For now, thank you for your patience, and apologies for the inconvenience.

Some notes about webhooks and privacy

Some of you noted concerns regarding the safety of your data regarding this incident, assuming this was some sort of data breach. So let me take a moment to clarify that.

No information was shared that Patreon or Open3DLab didn't already have access to. Usernames, email addresses and IDs (numeric account identifiers) are exchanged between Patreon and Open3DLab in order to make the account connection work. No additional data was shared, and most of the data that was there was partially scrubbed for development purposes. In addition, while other creators also received notifications, they only received notifications related to Patreon users who were previously subscribed to them specifically. So this is not a data breach, or privacy issue. Nobody got access to data that they shouldn't have access to.

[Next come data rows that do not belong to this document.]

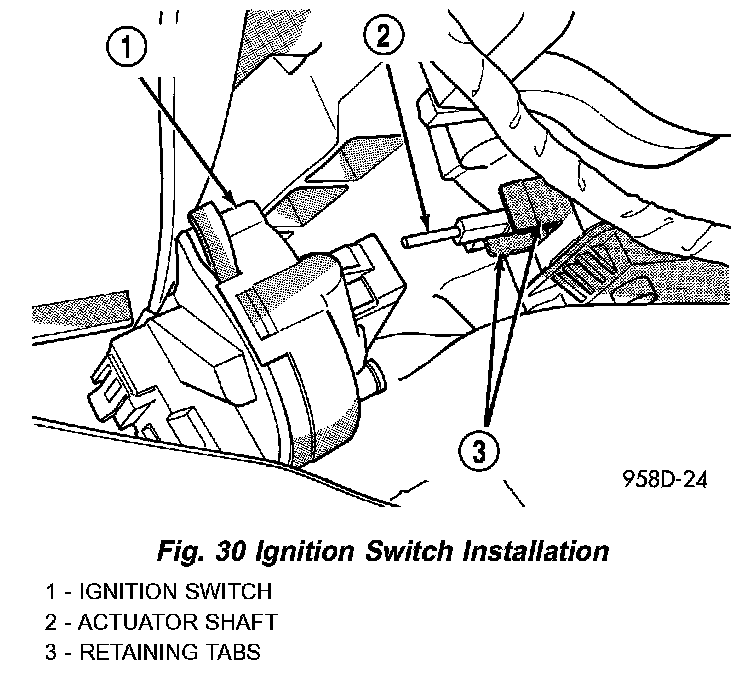 1

2

3

958D-24

Fig. 30 Ignition Switch Installation

1 - IGNITION SWITCH
2 - ACTUATOR SHAFT
3 - RETAINING TABS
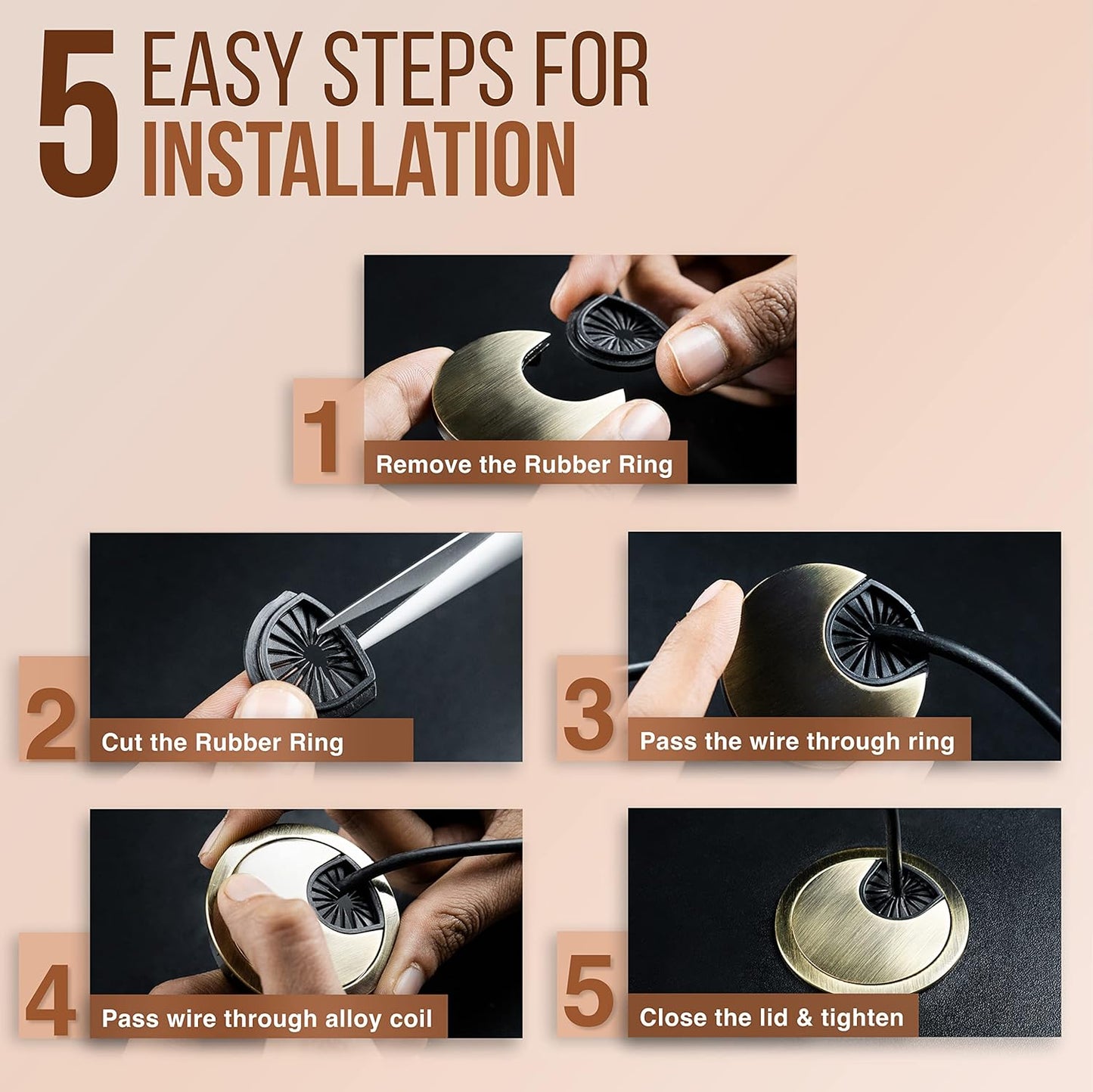 5 EASY STEPS FOR INSTALLATION

1 Remove the Rubber Ring

2 Cut the Rubber Ring

3 Pass the wire through ring

4 Pass wire through alloy coil

5 Close the lid & tighten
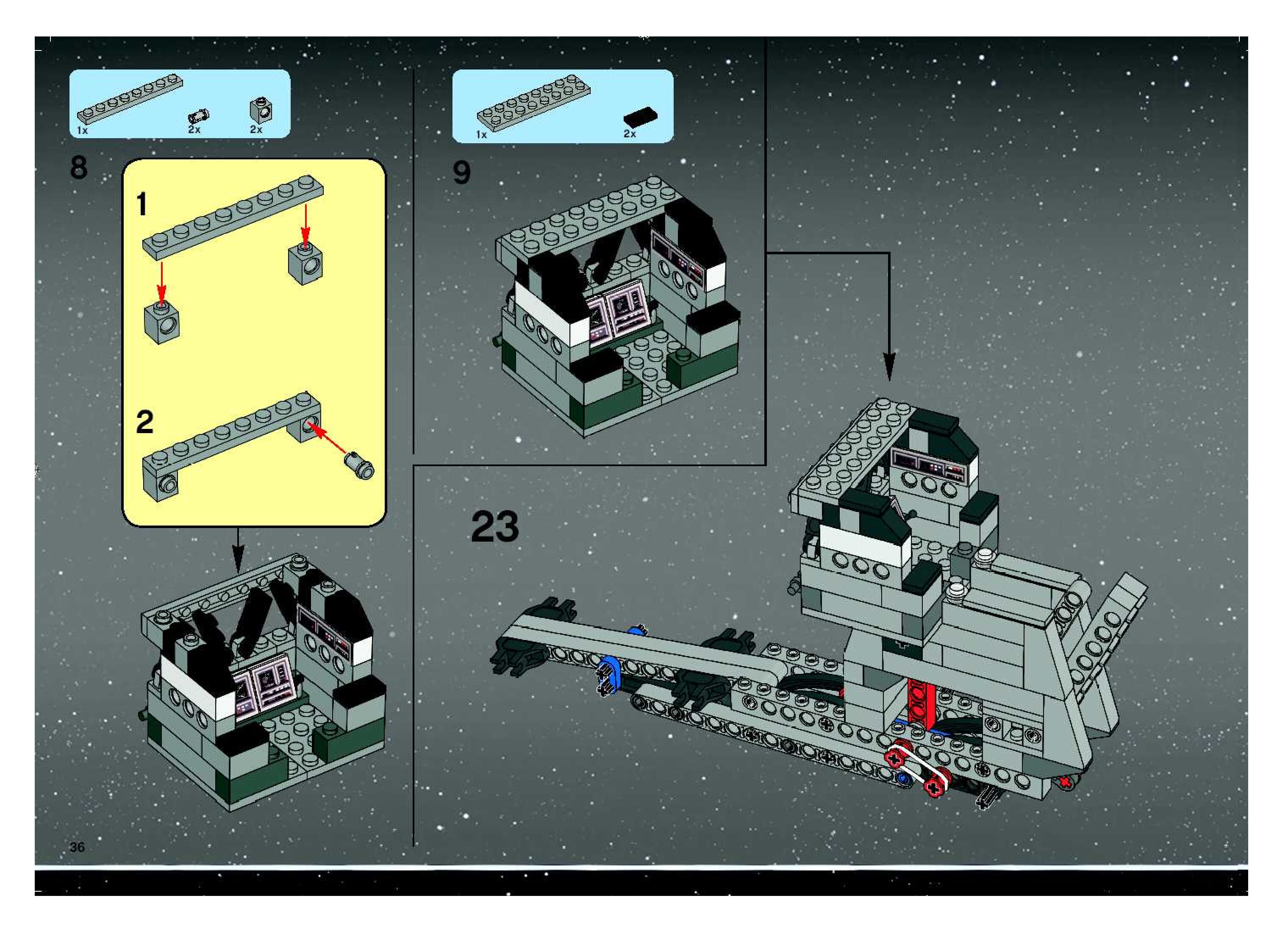 1x 2x 2x

8

1

2

1x 2x

9

23

36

The concern is that this data is apparently also used by Patreon's developers in their development environment. That's how notifications that were never intended to be sent ended up being send to Open3DLab. A Patreon developer tested a feature on their development machine, and because they copied webhook data from the live Patreon system, it ended up hitting the live websites/integrations of creators like Open3DLab. This is more of a sign of careless development and security practices on the part of Patreon developers. We are lucky that, in this case, only 50 creators got these notifications, there's no data breach, and that the consequences are limited and dependent on the site's individual implementations. Also refer to Patreon's statement which I've attached to this post.